Required Minimum Distributions (RMDs) are the amounts the federal government mandates you to withdraw annually from your retirement accounts after turning 72 years of age. Essentially, they prevent you from keeping retirement funds in your accounts indefinitely.
Failing to take your RMDs can result in a severe tax penalty. Here are the rules to help you fulfill your RMD obligations each year.
When RMDs start and when they are due
You must take your first RMD in the year in which you turn 72 years of age. You can, however, delay your first distribution until April 1 of the year following the year in which you turn 72. All subsequent distributions must be withdrawn each year by December 31.
That means delaying your first RMD until April 1 will result in taking two distributions in a single year, which may affect your taxable income.

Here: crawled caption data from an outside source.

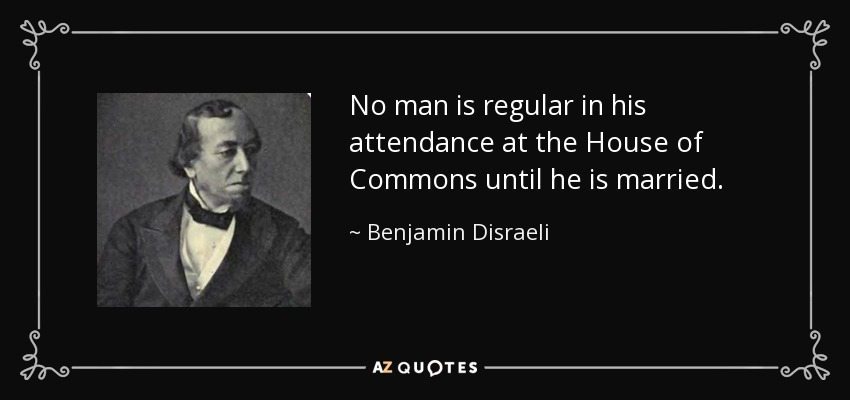 No man is regular in his attendance at the House of Commons until he is married. - Benjamin Disraeli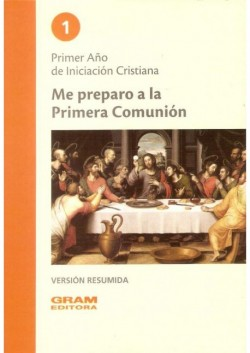RESUMEN ME PREPARO A LA PRIMERA COMUNION 1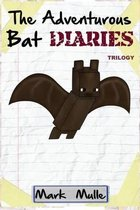 The Adventurous Bat Diaries Trilogy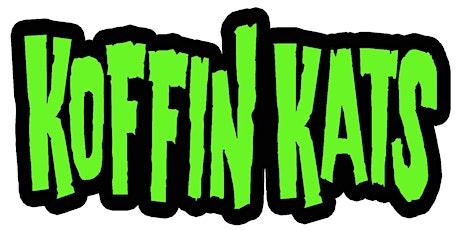 Koffin Kats tickets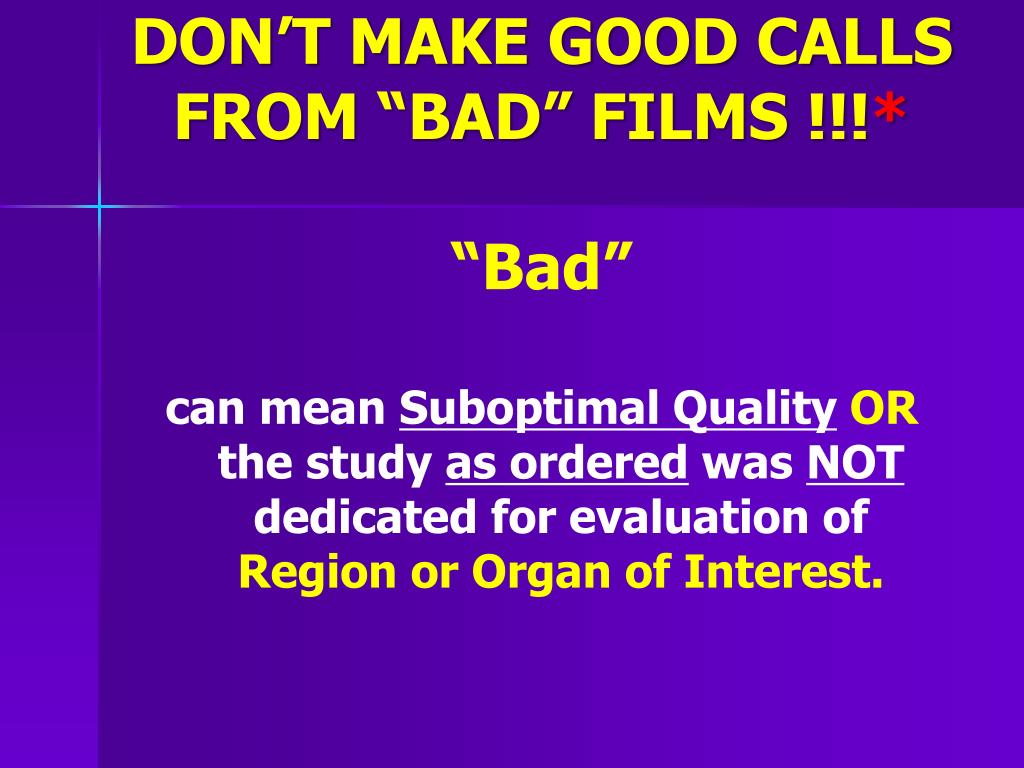 "DON'T MAKE GOOD CALLS FROM ""BAD"" FILMS !!!"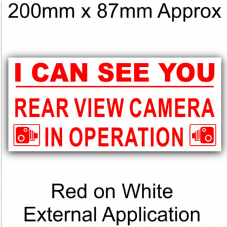 1 x External Sticker-I Can See You-Rear View Camera In Operation-Red on White-Security Warning-200mmx87mm-CCTV Sign-Van,Lorry,Truck,Taxi,Bus,Mini Cab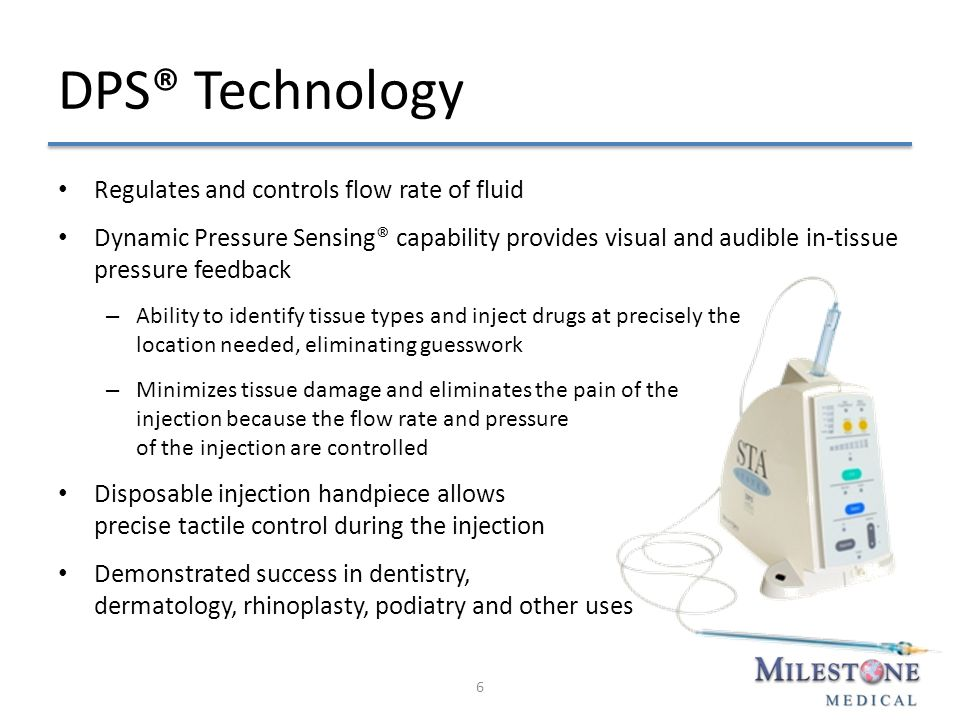 DPS® Technology Regulates and controls flow rate of fluid Dynamic Pressure Sensing® capability provides visual and audible in-tissue pressure feedback – Ability to identify tissue types and inject drugs at precisely the location needed, eliminating guesswork – Minimizes tissue damage and eliminates the pain of the injection because the flow rate and pressure of the injection are controlled Disposable injection handpiece allows precise tactile control during the injection Demonstrated success in dentistry, dermatology, rhinoplasty, podiatry and other uses 6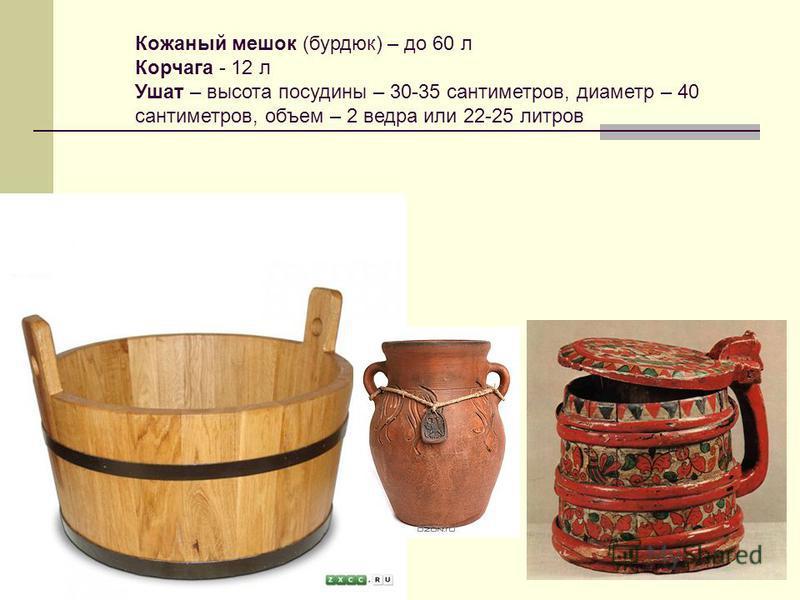 Кожаный мешок (бурдюк) – до 60 л Корчага - 12 л Ушат – высота посудины – 30-35 сантиметров, диаметр – 40 сантиметров, объем – 2 ведра или 22-25 литров
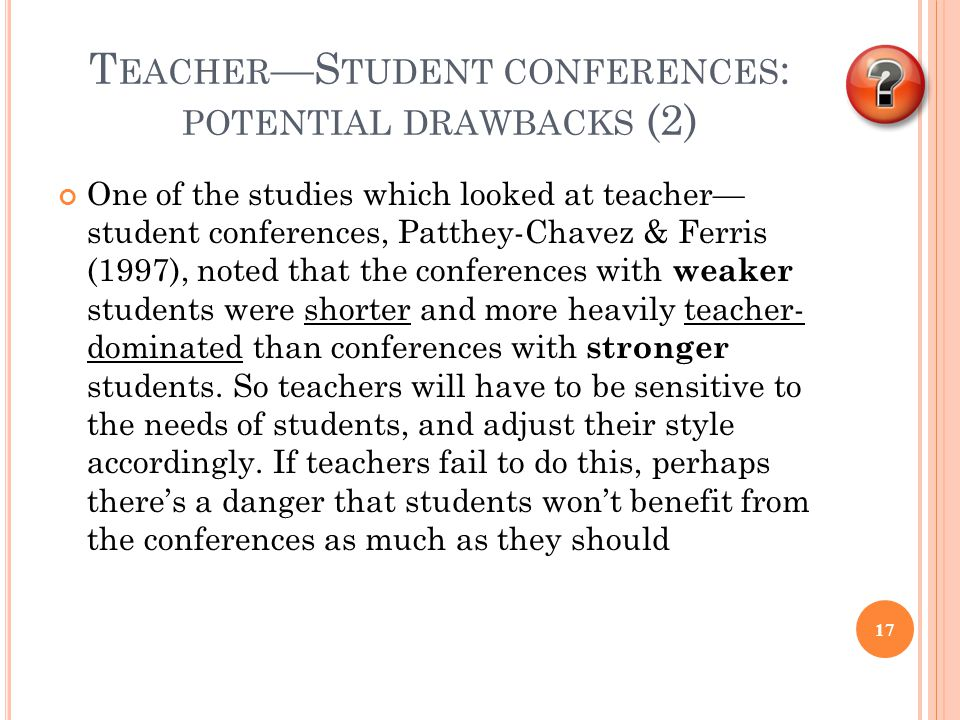 T EACHER —S TUDENT CONFERENCES : POTENTIAL DRAWBACKS (2) One of the studies which looked at teacher— student conferences, Patthey-Chavez & Ferris (1997), noted that the conferences with weaker students were shorter and more heavily teacher- dominated than conferences with stronger students.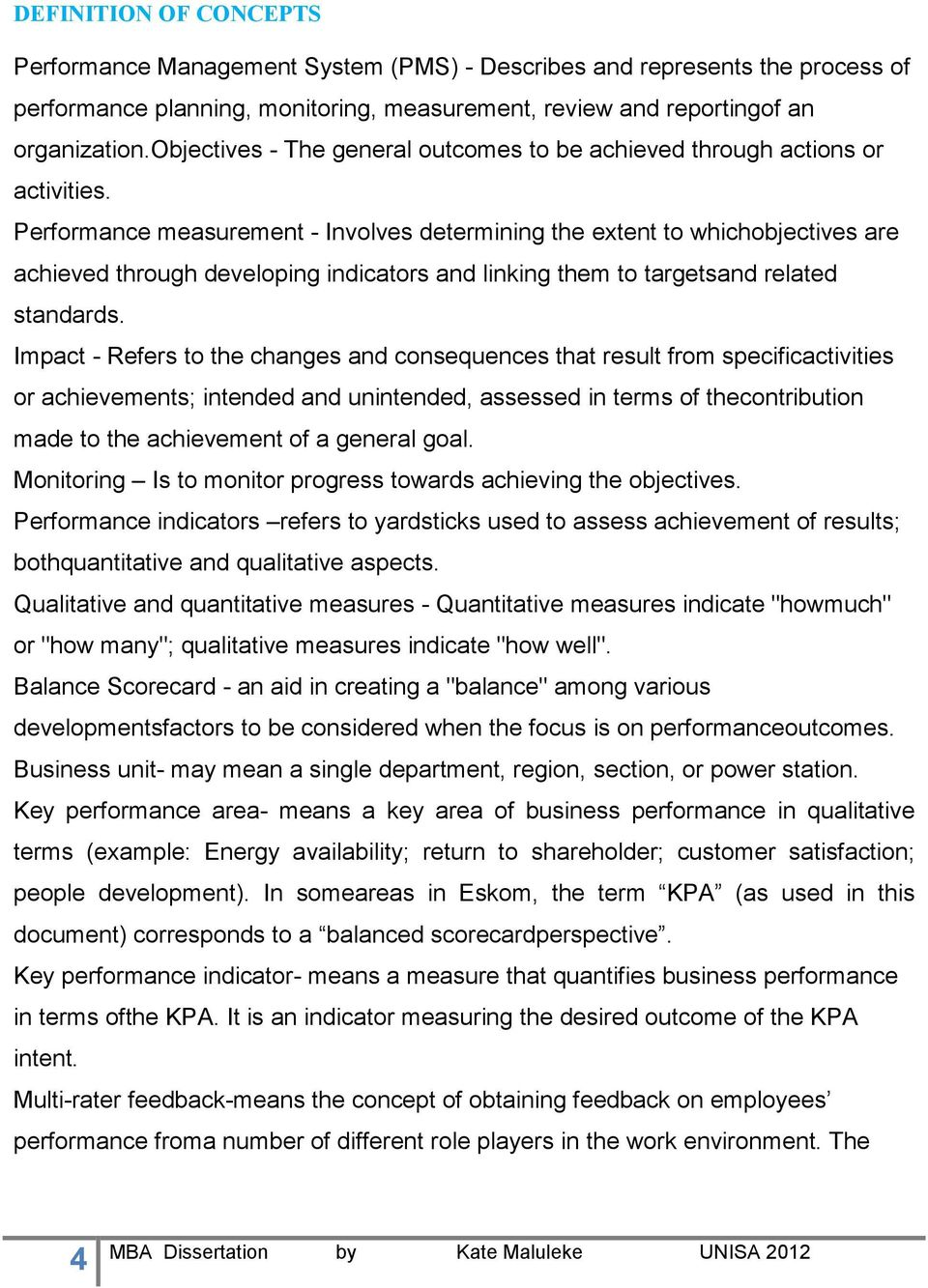 Performance measurement - Involves determining the extent to whichobjectives are achieved through developing indicators and linking them to targetsand related standards.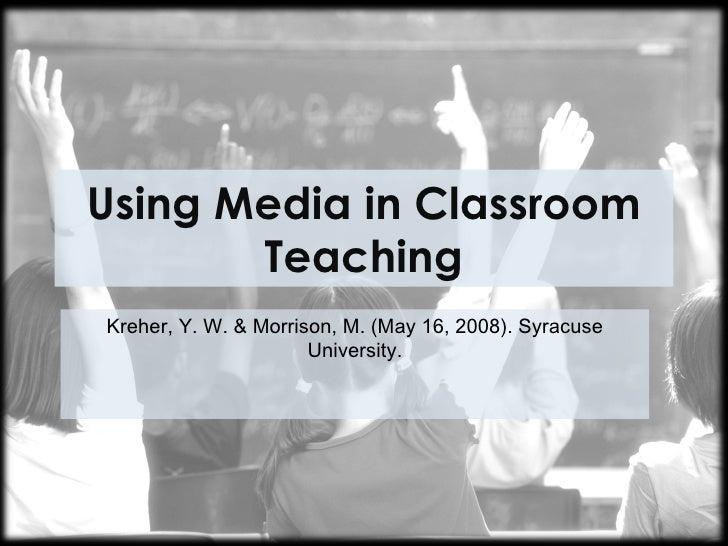 Using Media in Classroom       TeachingKreher, Y. W. & Morrison, M. (May 16, 2008). Syracuse                      Universi...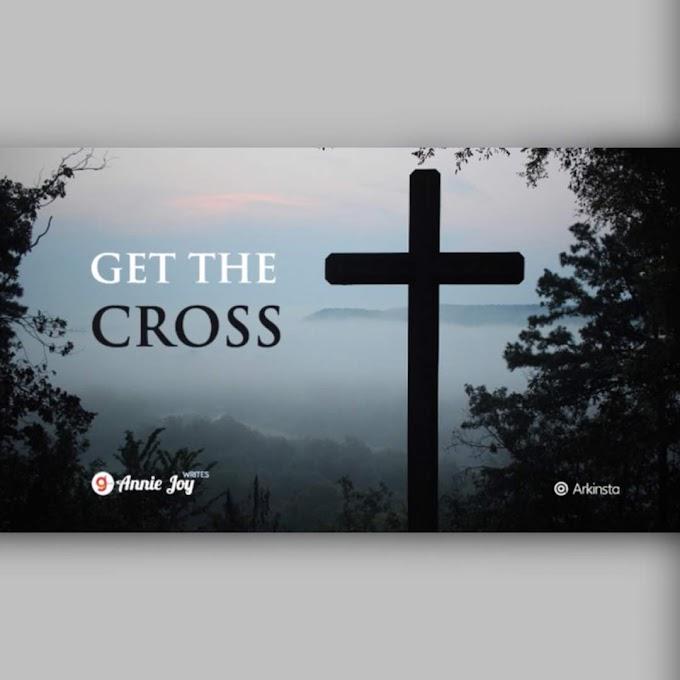 Annie Joy writes: Get The Cross. Part 1 #BeInspired!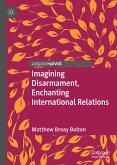 Imagining Disarmament, Enchanting International Relations (eBook, PDF)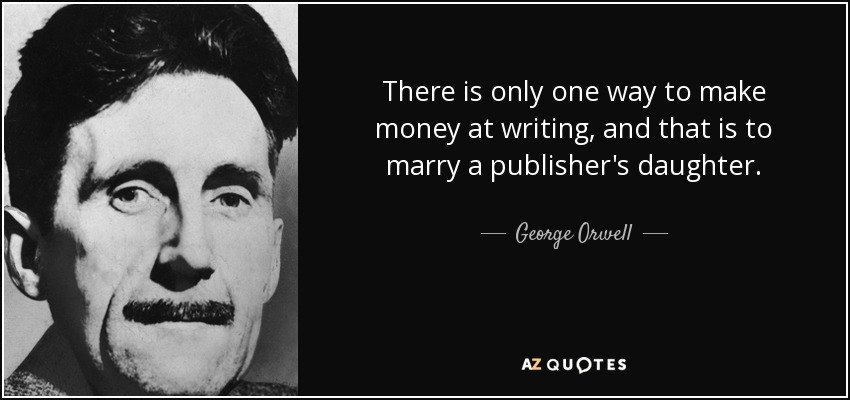 There is only one way to make money at writing, and that is to marry a publisher's daughter. - George Orwell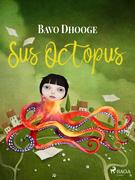 Sus Octopus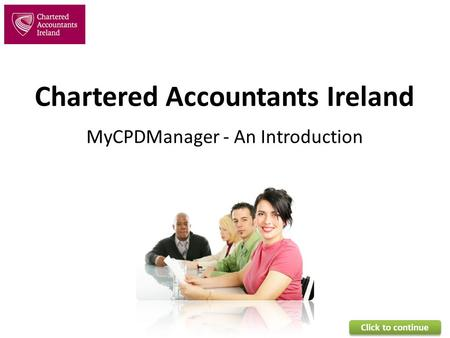 Chartered Accountants Ireland MyCPDManager - An Introduction Click to continue.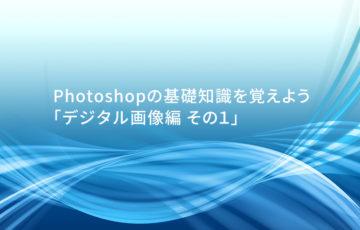 Photoshopの基礎知識を覚えよう 「デジタル画像編 その1」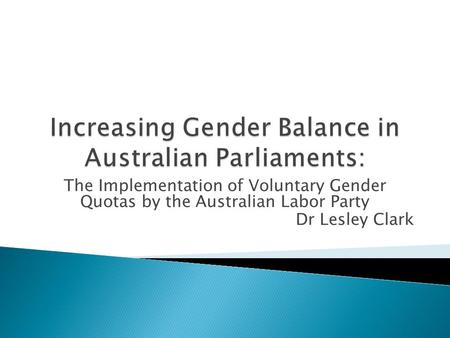 The Implementation of Voluntary Gender Quotas by the Australian Labor Party Dr Lesley Clark.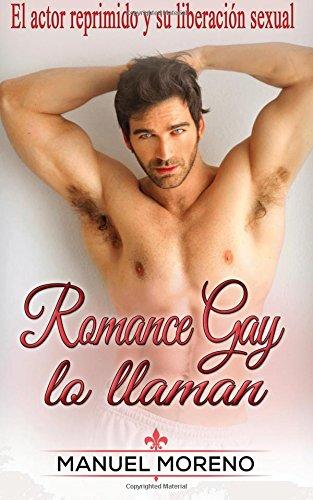 Romance Gay lo llaman: El actor reprimido y su liberación sexual por Manuel Moreno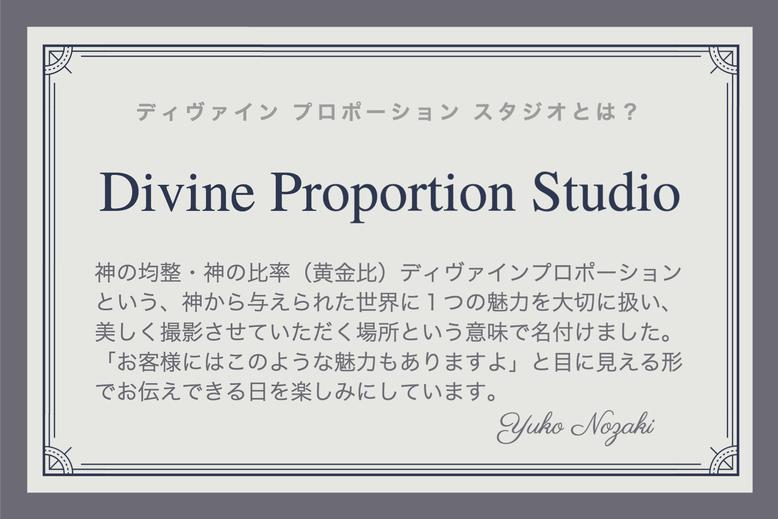 ディヴァインプロポーションスタジオとは?神の均整・神の比率(黄金比)ディヴァインプロポーションという、神から与えられた世界に1つの魅力を大切に扱い、美しく撮影させていただく場所という意味で名付けました。「お客様にはこのような魅力もありますよ」と目に見える形でお伝えできる日を楽しみにしています。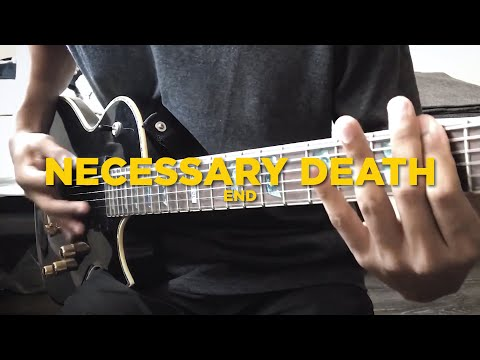 END // Necessary Death Guitar Cover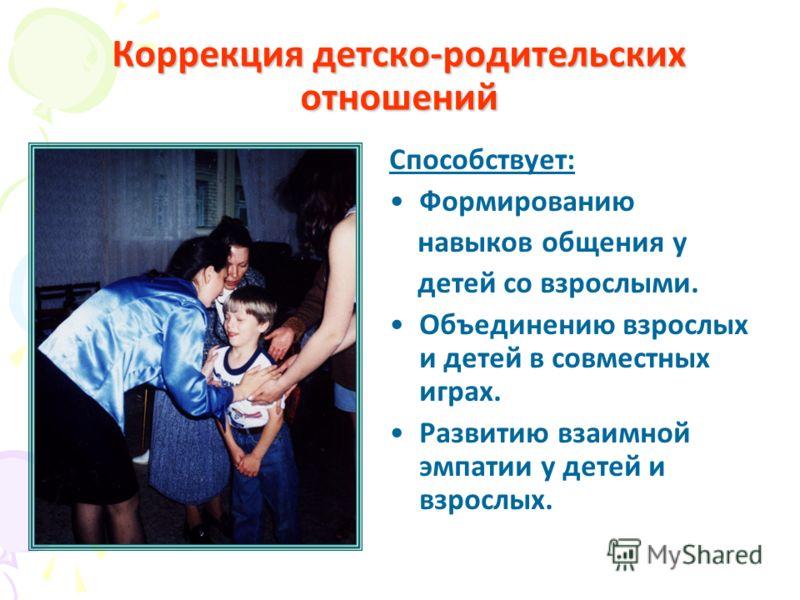 Коррекция детско-родительских отношений Способствует: Формированию навыков общения у детей со взрослыми. Объединению взрослых и детей в совместных играх. Развитию взаимной эмпатии у детей и взрослых.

What retirement accounts require RMDs
You generally must take an RMD from any retirement account in which you have made tax-deferred contributions or had tax-deferred earnings. If you have multiple retirement accounts, you must calculate RMDs for each one individually, although you can choose to take your full RMD amount from a single account or a combination of the accounts. These accounts include:
- Traditional IRAs
- SEP IRAs
- SIMPLE IRAs
- 401(k), 403(b) and 457 plans
- Pension and profit sharing plans
- Inherited beneficiary qualified accounts
Roth IRAs are an exception. You are not required to take RMDs from a Roth IRA during your lifetime. If you are still working, you are also not required to take RMDs from your active employer-provided retirement plan until April 1 of the year after you retire. Distributions, however, are still required from any non-active 401(k), 403(b), 457 or IRA.
How to calculate your RMD
Your RMD is calculated by dividing the prior December 31 balance of each retirement account by your life expectancy. For instance, your 2020 RMD is calculated using your December 31, 2019 balance.
Your life expectancy is estimated under the Internal Revenue Service life expectancy tables. As your life expectancy decreases, your RMDs eventually increase. For example, by the time you’re 90 years old, your RMD will be about 10% of your account value.
Generally, RMDs are configured to distribute the entire interest of the retirement account over the life expectancy of the owner, or the life expectancies of the owner and his or her beneficiary.
If your spouse is 10 years younger and the sole beneficiary of your account, then you qualify to use the joint life and last survivor expectancy table, which lowers your RMD amount as your joint life expectancy is greater.
Your account custodians may provide RMD calculations for each of your accounts. Typically, the figure is included in your respective monthly statements for each account. It is still your legal responsibility to take the correct RMD amount, so any calculations provided should be confirmed with your adviser.
Penalty for not taking RMDs
Failing to properly take your full RMD can result in a hefty fee. In the event you fail to withdraw your RMD on time or withdraw less than the full RMD amount, a 50% excise tax is applied to the amount that has not been withdrawn.
RMD rules for beneficiaries
Beneficiaries must take RMDs from inherited retirement accounts. However, there are different payout options available. Generally, beneficiaries must withdraw the entire balance within 5 years of the owner’s death, or take annual distributions over his or her lifetime beginning no later than one year after the owner’s death.
Different rules apply to different accounts, depending on when the account holder died as well as his or her relationship of the beneficiary. Therefore, beneficiaries should seek professional assistance.
RMDs are included as ordinary income for taxes and are due when you file that year’s income-tax return. You cannot roll over your RMD into another tax-deferred account, including a Roth IRA.
What to do with your RMDs
If your financial adviser provides monthly withdrawals from your accounts, then the total of those distributions may be enough to cover your RMD. If not, your financial adviser can arrange the appropriate distribution. Either way, you should check with your financial adviser to ensure you have complied with the RMD rules.
In the case that you don’t need your RMD amount for living expenses, you have a variety of options for putting that money to use. You may reinvest it into a taxable account and potentially generate additional growth in your portfolio. Or, since it is the season and the funds have to be withdrawn anyways, you may want to use them to purchase gifts for your family.